Since 2000, the need to counter human trafficking has formed one of the primary focuses of international cooperation. In this process, an important landmark was reached by the international community with the adoption of the UN Protocol to Prevent, Suppress and Punish Trafficking in Persons, Especially Women and Children, supplementing the United Nations Convention against Transnational Organized Crime (New York, November 15, 2000). Uzbekistan acceded to the protocol by enacting the necessary national law on July 8, 2008.

Public policy and the State law of the Republic of Uzbekistan are underpinned by the protection of human rights and interests. Wide-ranging efforts are being carried out to put these legal safeguards into effect.

As stated in Article 13 of the Constitution, “Democracy in the Republic of Uzbekistan is based on universal human principles pursuant to which the human being and human life, freedom, honour, dignity and other inalienable rights constitute the highest value.”

Particular attention is given to the protection of human rights and to efforts to counter transnational crime, which undermines the development of society and the State. Human trafficking is one such crime and, in Uzbekistan, particular attention is given to efforts to prevent these crimes, to counter their perpetration and, in particular, to raise legal awareness among the country’s citizens. A wide range of measures are used to heighten awareness among the public of this issue and to prevent young people from falling victim to such iniquities.

The decision adopted by President Karimov on July 8, 2008 on measures to step up the campaign against human trafficking constitutes a powerful driving force behind efforts to combat this crime and to extend the reach of preventive measures. Pursuant to the decision, a national plan of measures was duly ratified for the period 2008-2010, designed to accelerate the campaign against human trafficking.

In Uzbekistan, the human being, and human life, freedom, honour and dignity, along with other inalienable rights, are deemed to be among the highest of all values. Pursuant to Article 26 of the Constitution, no one may be subject to torture, violence, or any other cruel or degrading treatment. These and other constitutionally guaranteed human rights are fully consistent with international legal tenets; in particular, those enshrined in Article 4 of the Universal Declaration of Human Rights, pursuant to which no one may be held in slavery or servitude, and slavery and the slave trade are prohibited in all forms.

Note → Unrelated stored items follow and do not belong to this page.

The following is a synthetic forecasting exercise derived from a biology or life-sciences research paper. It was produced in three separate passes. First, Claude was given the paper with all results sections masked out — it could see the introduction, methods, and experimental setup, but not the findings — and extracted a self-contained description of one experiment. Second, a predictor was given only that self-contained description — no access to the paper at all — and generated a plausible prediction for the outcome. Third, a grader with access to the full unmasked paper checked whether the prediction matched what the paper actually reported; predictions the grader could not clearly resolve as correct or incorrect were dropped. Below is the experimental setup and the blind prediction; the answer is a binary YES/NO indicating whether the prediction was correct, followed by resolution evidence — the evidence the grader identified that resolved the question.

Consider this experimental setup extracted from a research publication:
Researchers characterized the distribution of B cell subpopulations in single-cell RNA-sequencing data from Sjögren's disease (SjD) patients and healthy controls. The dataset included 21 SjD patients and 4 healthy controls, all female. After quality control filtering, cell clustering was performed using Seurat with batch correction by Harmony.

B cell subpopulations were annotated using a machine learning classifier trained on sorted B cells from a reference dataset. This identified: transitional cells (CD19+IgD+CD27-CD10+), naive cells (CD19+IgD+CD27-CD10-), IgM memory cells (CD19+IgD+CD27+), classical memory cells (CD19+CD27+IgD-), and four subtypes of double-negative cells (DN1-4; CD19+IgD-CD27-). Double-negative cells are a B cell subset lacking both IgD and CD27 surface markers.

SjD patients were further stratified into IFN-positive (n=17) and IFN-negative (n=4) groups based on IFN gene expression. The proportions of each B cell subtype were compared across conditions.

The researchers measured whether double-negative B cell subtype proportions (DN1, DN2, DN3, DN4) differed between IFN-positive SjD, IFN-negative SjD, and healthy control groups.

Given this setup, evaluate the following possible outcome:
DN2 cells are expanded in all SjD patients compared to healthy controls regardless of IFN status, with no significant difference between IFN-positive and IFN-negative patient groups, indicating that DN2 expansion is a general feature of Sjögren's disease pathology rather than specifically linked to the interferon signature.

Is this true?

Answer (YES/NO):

Determined steps are being taken in Uzbekistan to put these legal safeguards into effect. In particular, efforts to prevent human trafficking have been vigorously increased. Work continues on the identification of people who have fallen prey to this crime and on rendering them the necessary assistance. Cooperation is under way with the law-enforcement agencies and with voluntary associations, which are carrying out awareness-raising work among the population, by holding workshops, training courses, roundtables, and other such measures to make the general public fully cognizant of the consequences of human trafficking.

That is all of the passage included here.